Jusqu’à l’âge de trente-deux ans, le “fou” vit tranquillement. Il aime les meubles anciens et les vieux objets. Il imagine les femmes qui ont touché ces vieilleries. Il pleure des nuits entières sur les femmes de jadis, “si belles, si tendres, si douces”. Rôdant un jour dans Paris, il aperçoit un meuble du XVIIe siècle qui le trouble, “l’envahit comme ferait un visage de femme”. Il fait porter le meuble chez lui et trouve une cachette, au fond d’un tiroir, contenant une natte de cheveux blonds. Il se pose mille questions au sujet de cette relique. Après une promenade dans les rues, il reprend la natte pour la humer et la manier. Tous les jours désormais, il ressent le besoin de la palper. Heureux et torturé, il y enfonce ses lèvres, la mord, l’enroule autour de son visage.
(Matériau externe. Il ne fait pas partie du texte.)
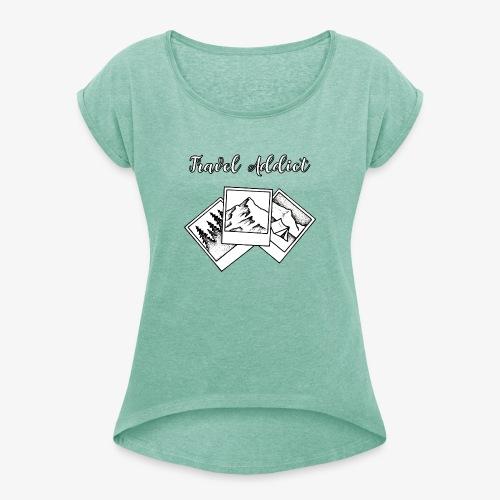 travel addict - T-shirt à manches retroussées Femme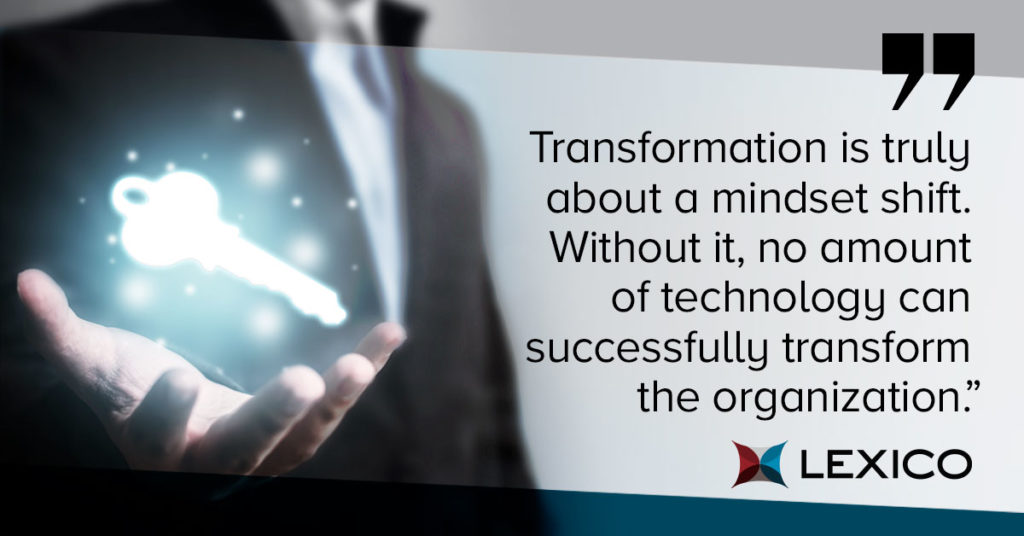Mindset is key to a successful transformation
Une nuit, il l’emporte dans son lit et fait l’amour à cette femme “grande, blonde, grasse, les seins froids, la hanche en forme de lyre”. Il lui fait l’amour toutes les nuits. “Nul amant ne goûta des jouissances plus ardentes!” Il la promène en ville, la conduit au théâtre. “On me l’a prise et on m’a jeté dans une prison”.


Dans le cabinet du médecin, le narrateur demande si cette natte existe. Le médecin la lui montre en disant: “L’esprit de l’homme est capable de tout”. Le procédé est bien connu: l’écrivain enchâsse un récit dans un autre récit. Maupassant en use très souvent. Ainsi par exemple le grand Allemand tuberculeux, assis sur un banc à Menton, raconte-t-il à un inconnu la nuit passée auprès du cadavre de Schopenhauer et comment le travail de décomposition a fait jaillir le dentier de sa bouche. Carver en use parfois. Ainsi la serveuse Rita, assise dans la cuisine de sa copine, lui raconte-t-elle sa rencontre avec un client obèse, et un représentant en livres scolaires nous rapporte-t-il l’histoire d’adultère que son père lui a racontée une année auparavant, dans le bar d’un aéroport. Maupassant et Carver, comme souvent les grands conteurs, usent de ce procédé efficace pour capter l’attention du lecteur et l’entraîner dans leur métro émotif.